I’m a college professor and echo Dr. Jones’s observations about students having increased difficulties with concentration the past decade or so, beginning with the advent of smartphones and the ubiquity of social media. And although, in my experience, students are doing better mentally this year, they are still struggling in the wake of covid. From this article, Dr. Jones sounds like a brilliant, deeply dedicated (still teaching at age 84!), if demanding professor. I would, however, amend Marc Walters’ statement to say that the university would “extend a gentle but firm hand to the customers and those who pay the tuition bills.” That’s really what we’re talking about: pleasing customers, getting good reviews, maintaining high U.S. News rankings, etc. I, for one, hope I don’t receive medical care from a doctor who couldn’t pass a tough undergraduate organic chemistry course.

I taught a language that is difficult for English speakers to learn. One year, the first test of the second semester came back with scores in an upside-down bell curve. The students either wrote a nearly perfect exam or missed almost everything. Very few were in the middle. I asked the “A” students each to write an anonymous paragraph about how they had studied for the test. I collected these paragraphs and compiled them into a single handout. When the class saw the handout, some of the students who had done poorly said things like, “But that’s a lot of work!” Exactly. Teaching mostly at small colleges that prided themselves on giving students individual attention, I had generous office hours and offered review sessions before the finals. I put certain aspects of the course on a self-paced basis. Guess who showed up for the office hours and review sessions. The students who were already doing well. Guess who zoomed through the self-paced part of the course. The students who were already doing well. Doing poorly in a class should be a reason not to go into certain fields. A student who can’t hack organic chemistry does not belong in medical school. A student who can’t hack calculus shouldn’t go into engineering. These courses should not be simplified for their sake.

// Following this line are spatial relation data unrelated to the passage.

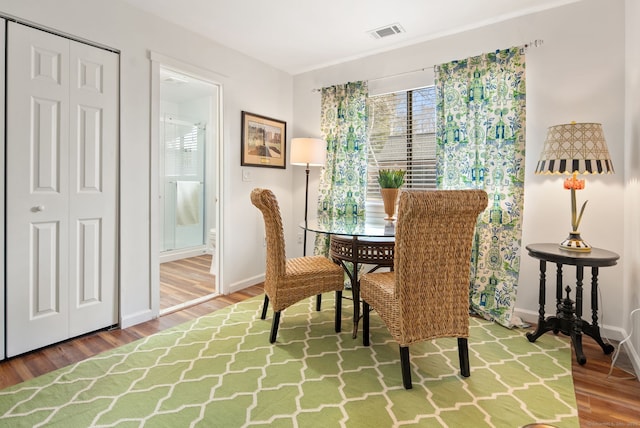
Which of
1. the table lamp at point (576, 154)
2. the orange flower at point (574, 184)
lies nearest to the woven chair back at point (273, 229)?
the table lamp at point (576, 154)

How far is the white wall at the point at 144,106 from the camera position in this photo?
2.27 meters

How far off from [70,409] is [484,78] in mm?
3356

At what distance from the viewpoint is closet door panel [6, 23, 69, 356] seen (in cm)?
200

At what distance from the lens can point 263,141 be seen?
3.64m

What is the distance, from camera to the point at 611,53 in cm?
233

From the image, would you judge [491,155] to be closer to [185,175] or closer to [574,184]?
[574,184]

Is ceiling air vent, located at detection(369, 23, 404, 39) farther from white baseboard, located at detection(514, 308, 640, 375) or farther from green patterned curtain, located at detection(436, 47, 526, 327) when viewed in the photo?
white baseboard, located at detection(514, 308, 640, 375)

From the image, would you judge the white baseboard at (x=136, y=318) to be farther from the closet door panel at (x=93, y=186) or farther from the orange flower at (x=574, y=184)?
the orange flower at (x=574, y=184)

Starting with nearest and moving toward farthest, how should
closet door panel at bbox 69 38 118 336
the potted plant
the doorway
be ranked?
closet door panel at bbox 69 38 118 336, the potted plant, the doorway

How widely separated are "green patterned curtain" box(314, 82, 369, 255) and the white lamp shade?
0.22 meters

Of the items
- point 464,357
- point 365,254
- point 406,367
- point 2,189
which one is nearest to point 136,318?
point 2,189

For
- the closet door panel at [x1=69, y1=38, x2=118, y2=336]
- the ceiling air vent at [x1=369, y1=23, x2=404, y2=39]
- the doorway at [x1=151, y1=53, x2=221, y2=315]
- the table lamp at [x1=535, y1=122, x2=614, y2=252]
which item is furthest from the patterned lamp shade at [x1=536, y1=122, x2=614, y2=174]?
the doorway at [x1=151, y1=53, x2=221, y2=315]

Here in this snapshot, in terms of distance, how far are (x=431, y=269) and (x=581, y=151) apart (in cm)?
127

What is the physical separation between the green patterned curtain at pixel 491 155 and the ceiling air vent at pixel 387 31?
1.64ft
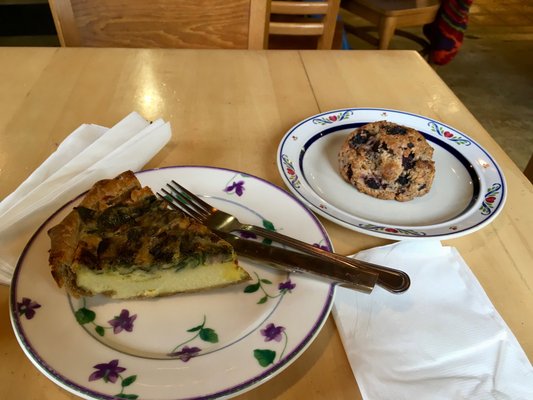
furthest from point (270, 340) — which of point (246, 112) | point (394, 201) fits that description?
point (246, 112)

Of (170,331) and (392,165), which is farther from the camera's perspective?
(392,165)

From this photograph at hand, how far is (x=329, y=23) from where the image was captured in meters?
1.58

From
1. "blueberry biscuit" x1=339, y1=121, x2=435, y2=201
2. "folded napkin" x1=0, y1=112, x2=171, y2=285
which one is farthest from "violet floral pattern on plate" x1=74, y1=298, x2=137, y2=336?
"blueberry biscuit" x1=339, y1=121, x2=435, y2=201

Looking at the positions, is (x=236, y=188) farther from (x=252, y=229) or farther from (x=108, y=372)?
(x=108, y=372)

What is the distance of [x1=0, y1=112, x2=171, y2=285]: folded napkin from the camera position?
692 millimetres

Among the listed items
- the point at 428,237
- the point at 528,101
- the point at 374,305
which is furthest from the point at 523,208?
the point at 528,101

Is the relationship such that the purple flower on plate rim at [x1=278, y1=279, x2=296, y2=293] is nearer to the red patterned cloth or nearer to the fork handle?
the fork handle

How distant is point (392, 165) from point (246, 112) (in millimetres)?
387

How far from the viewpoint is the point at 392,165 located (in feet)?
2.69

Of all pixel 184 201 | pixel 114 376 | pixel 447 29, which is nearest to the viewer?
pixel 114 376

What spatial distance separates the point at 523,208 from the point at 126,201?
71cm

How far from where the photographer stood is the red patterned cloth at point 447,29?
253 cm

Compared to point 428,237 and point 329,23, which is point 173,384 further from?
point 329,23

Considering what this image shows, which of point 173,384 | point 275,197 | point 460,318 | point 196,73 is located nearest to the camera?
point 173,384
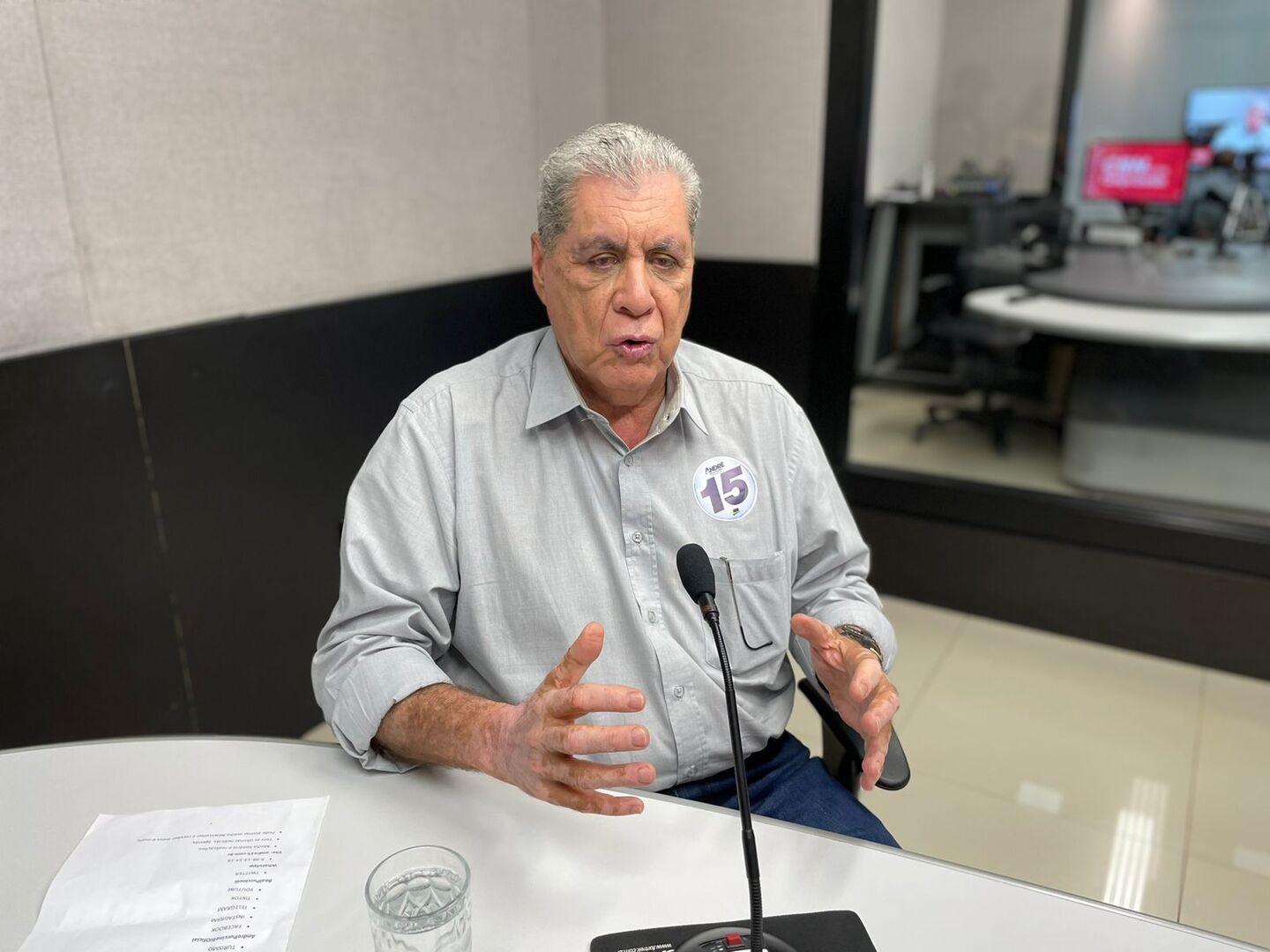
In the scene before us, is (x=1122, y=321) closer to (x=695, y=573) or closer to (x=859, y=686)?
(x=859, y=686)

This is incredibly, appalling sad. I had the good fortune to take Prof. Jones’s organic chemistry at Princeton. It was hard, and I was not especially good at it, but I am still glad I took it. Even though I went on to a career in the humanities, and never “used” the hard-won and soon-lost chemical knowledge, I cherish the lessons his 8:30 am class instilled of hard work, creative problem solving, and having fun even as you struggle. “It’s all about the blood, man!” Jones used to exclaim, as he encouraged us to go on weekend morning runs through the woods with him. (He wore shorts, and the brush would leave rivulets of blood streaming down his legs.) One benefit back then was there was a separate traditional lecture-based orgo course, which attracted the “only for pre-med” crowd, so it was a self-selective student population that opted in for Jones’s rigorous problem-solving pedagogy — people who wanted to wrestle with the challenges, to discover science rather than cram down whatever was served to them. Side note: Jones used to always start his exams with extensive block quotes from his favorite literature. I owe to him my introductions to Thomas Pynchon and Cormac McCarthy, in addition to a life-long respect for and fascination with the science of chemistry. Also: He was always nice, respectful, and sympathetic to students’ health issues, even when they got in the way of lab, exams, etc.

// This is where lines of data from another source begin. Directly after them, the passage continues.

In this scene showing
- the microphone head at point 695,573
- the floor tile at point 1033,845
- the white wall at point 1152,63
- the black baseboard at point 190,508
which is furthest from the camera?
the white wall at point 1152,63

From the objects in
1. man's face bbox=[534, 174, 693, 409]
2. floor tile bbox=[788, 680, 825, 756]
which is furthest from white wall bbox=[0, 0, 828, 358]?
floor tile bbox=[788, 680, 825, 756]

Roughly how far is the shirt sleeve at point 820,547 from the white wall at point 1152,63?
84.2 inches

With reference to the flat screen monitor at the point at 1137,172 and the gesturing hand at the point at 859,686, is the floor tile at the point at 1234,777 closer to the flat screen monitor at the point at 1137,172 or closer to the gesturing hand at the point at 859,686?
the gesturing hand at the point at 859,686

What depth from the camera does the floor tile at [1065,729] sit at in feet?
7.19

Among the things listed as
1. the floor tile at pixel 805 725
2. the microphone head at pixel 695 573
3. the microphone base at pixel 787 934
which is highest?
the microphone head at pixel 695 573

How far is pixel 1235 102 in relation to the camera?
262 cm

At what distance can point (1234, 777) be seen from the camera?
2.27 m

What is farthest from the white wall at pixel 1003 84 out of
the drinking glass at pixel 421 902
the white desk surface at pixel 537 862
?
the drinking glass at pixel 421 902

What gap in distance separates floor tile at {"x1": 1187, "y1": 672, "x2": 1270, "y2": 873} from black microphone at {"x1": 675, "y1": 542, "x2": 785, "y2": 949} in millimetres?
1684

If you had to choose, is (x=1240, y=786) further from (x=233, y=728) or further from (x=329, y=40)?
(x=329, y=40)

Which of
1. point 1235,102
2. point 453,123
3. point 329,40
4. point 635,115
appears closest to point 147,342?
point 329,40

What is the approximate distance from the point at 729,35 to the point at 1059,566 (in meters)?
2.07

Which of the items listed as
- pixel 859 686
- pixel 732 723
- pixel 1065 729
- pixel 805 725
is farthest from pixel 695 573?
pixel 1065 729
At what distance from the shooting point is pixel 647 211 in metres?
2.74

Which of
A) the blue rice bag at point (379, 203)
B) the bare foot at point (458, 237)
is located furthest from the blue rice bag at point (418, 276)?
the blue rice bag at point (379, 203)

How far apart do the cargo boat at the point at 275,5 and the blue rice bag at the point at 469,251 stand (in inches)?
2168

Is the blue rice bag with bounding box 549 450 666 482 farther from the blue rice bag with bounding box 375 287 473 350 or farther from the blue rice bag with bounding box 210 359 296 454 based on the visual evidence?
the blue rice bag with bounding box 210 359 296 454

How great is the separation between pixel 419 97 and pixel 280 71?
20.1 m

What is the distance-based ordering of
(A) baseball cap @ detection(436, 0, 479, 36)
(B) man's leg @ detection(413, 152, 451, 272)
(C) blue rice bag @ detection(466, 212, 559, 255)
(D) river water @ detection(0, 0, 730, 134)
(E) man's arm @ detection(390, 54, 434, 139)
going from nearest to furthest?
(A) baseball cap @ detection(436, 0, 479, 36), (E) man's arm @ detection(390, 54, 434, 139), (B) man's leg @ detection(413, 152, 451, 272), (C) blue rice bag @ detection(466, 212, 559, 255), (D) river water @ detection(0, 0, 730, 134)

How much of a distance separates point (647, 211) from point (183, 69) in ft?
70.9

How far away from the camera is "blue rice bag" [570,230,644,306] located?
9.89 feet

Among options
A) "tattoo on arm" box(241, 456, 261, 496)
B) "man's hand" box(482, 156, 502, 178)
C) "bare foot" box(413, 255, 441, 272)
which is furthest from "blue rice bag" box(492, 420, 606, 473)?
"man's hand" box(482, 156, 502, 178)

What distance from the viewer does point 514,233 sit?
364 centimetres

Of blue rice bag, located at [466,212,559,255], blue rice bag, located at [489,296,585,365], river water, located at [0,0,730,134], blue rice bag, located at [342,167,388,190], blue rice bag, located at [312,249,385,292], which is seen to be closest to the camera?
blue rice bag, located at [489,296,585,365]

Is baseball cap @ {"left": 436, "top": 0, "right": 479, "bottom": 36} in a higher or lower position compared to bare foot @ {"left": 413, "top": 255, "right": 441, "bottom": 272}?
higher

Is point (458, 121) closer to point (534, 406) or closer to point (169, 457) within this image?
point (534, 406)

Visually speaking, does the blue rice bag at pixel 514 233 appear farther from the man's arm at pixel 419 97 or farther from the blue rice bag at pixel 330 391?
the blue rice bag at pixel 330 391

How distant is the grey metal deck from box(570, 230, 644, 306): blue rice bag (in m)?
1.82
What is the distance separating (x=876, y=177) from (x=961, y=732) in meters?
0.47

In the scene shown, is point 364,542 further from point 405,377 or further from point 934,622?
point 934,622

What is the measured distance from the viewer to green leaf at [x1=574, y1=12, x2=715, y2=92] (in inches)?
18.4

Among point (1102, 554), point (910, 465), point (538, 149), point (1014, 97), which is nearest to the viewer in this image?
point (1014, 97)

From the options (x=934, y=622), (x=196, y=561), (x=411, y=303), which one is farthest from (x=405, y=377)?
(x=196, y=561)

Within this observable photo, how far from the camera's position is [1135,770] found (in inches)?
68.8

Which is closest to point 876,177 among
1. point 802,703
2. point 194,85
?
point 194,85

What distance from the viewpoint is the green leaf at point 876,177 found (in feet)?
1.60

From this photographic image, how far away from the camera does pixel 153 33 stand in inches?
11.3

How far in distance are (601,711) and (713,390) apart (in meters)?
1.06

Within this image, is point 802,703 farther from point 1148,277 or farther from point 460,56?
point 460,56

Why is the default reaction of universities now to ease the course curriculum instead of failing out students that do not need to be studying in a particular program? If you can’t focus enough to handle the coursework, that’s a sign that it isn’t a field for you.

“The entire controversy seems to illustrate a sea change in teaching, from an era when professors set the bar and expected the class to meet it, to the current more supportive, student-centered approach.” It is this very sea change that led me to retire from my tenured university post after 40 years. We are in an age now that dismisses rigorous expertise and prioritizes student comfort. It is an unsustainable model.